Giles L J, Jennings A C, Thomson A H, Creed G, Beale R J, McLuckie A
Guy's and St. Thomas Hospital Trust, St. Thomas Hospital, London, UK.
Crit Care Med. 2000 Mar;28(3):632-7. doi: 10.1097/00003246-200003000-00005.
To evaluate an intravenous meropenem dosage regimen in adult intensive care patients with acute renal failure treated by continuous renal replacement therapy.
A prospective, clinical study.
General intensive care unit of a university hospital.
Ten critically ill adult patients being treated with meropenem and receiving continuous veno-venous hemofiltration (hemofiltration rates, 1-2 L/hr) (n = 5) or continuous venovenous hemodiafiltration (hemofiltration rates, 1-1.5 L/hr; dialysis rates, 1-1.5 L/hr) (n = 5) via a polyacrylonitrile hollow fiber 0.9-m2 filter.
Patients received a meropenem dose of 1 g iv every 12 hrs as a 5-min bolus.

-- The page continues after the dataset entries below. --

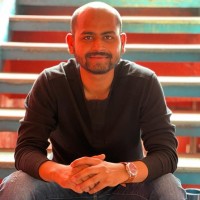Abhishek Gaikwad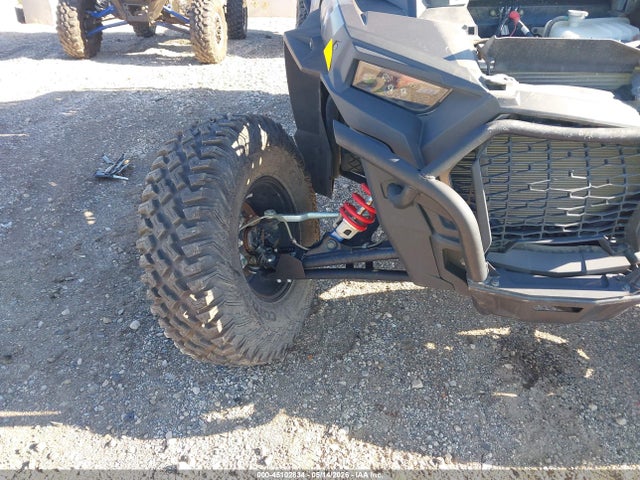 Polaris RZR Xp 4 Turbo S Velocity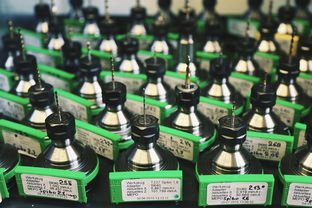 揭秘北京刀塔式机床品牌，引领中国机床行业新潮流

Meropenem concentrations were measured by high-performance liquid chromatography in serum taken at timed intervals and in ultrafiltrate/dialysate to determine serum concentration-time profiles, derive pharmacokinetic variable estimates, and determine sieving coefficients and filter clearances. The serum concentrations were examined to see whether they were above the minimum inhibitory concentrations (MICs) for pathogens that may be encountered in intensive care patients. Serum concentrations exceeded 4 mg/L (MIC90 for Pseudomonas aeruginosa) during 67% of the dosage period in all patients. Sub-MIC90 concentrations were obtained in three patients immediately before treatment and in one patient 12 hrs after treatment. Mean (SD) (n = 10) pharmacokinetic variable estimates were as follows: elimination half-life, 5.16 hrs (1.83 hrs); volume of distribution, 0.35 L/kg (0.10 L/kg); and total clearance, 4.30 L/hr (1.38 L/hr). A sieving coefficient of 0.93 (0.06) (n = 9) indicated free flow across the filter. The fraction cleared by the extracorporeal route was 48% (13%) (n = 9), which is clinically important.
A meropenem dose of 1g iv every 12 hrs provides adequate serum concentrations in the majority of patients receiving continuous veno-venous hemofiltration or continuous venovenous hemofiltration with a 0.9-m2 polyacrylonitrile filter at combined ultrafiltrate/dialysate flow rates of up to 3 L/hr. A lower dose would not be sufficient for the empirical treatment of potentially life-threatening infections in all patients.
评估静脉注射美罗培南的给药方案在接受持续肾脏替代治疗的急性肾衰竭成年重症监护患者中的效果。
一项前瞻性临床研究。
一所大学医院的综合重症监护病房。
10例成年重症患者,正在接受美罗培南治疗,并通过聚丙烯腈中空纤维0.9平方米滤器接受持续静脉 - 静脉血液滤过(血液滤过率为1 - 2升/小时)(n = 5)或持续静脉 - 静脉血液透析滤过(血液滤过率为1 - 1.5升/小时;透析率为1 - 1.5升/小时)(n = 5)。
患者每12小时静脉注射1克美罗培南,推注时间为5分钟。
通过高效液相色谱法测量定时采集的血清以及超滤液/透析液中美罗培南的浓度,以确定血清浓度 - 时间曲线,推导药代动力学变量估计值,并确定筛系数和滤器清除率。检查血清浓度是否高于重症监护患者可能遇到的病原体的最低抑菌浓度(MIC)。在所有患者中,67%的给药期间血清浓度超过4毫克/升(铜绿假单胞菌的MIC90)。3例患者在治疗前即刻以及1例患者在治疗后12小时获得低于MIC90的浓度。平均(标准差)(n = 10)药代动力学变量估计值如下:消除半衰期为5.16小时(1.83小时);分布容积为0.35升/千克(0.10升/千克);总清除率为4.30升/小时(1.38升/小时)。筛系数为0.93(0.06)(n = 9)表明可自由通过滤器。体外途径清除的比例为48%(13%)(n = 9),这在临床上具有重要意义。
对于大多数接受持续静脉 - 静脉血液滤过或使用0.9平方米聚丙烯腈滤器的持续静脉 - 静脉血液透析滤过且超滤液/透析液联合流速高达3升/小时的患者,每12小时静脉注射1克美罗培南可提供足够的血清浓度。较低剂量对于所有患者潜在危及生命感染的经验性治疗是不够的。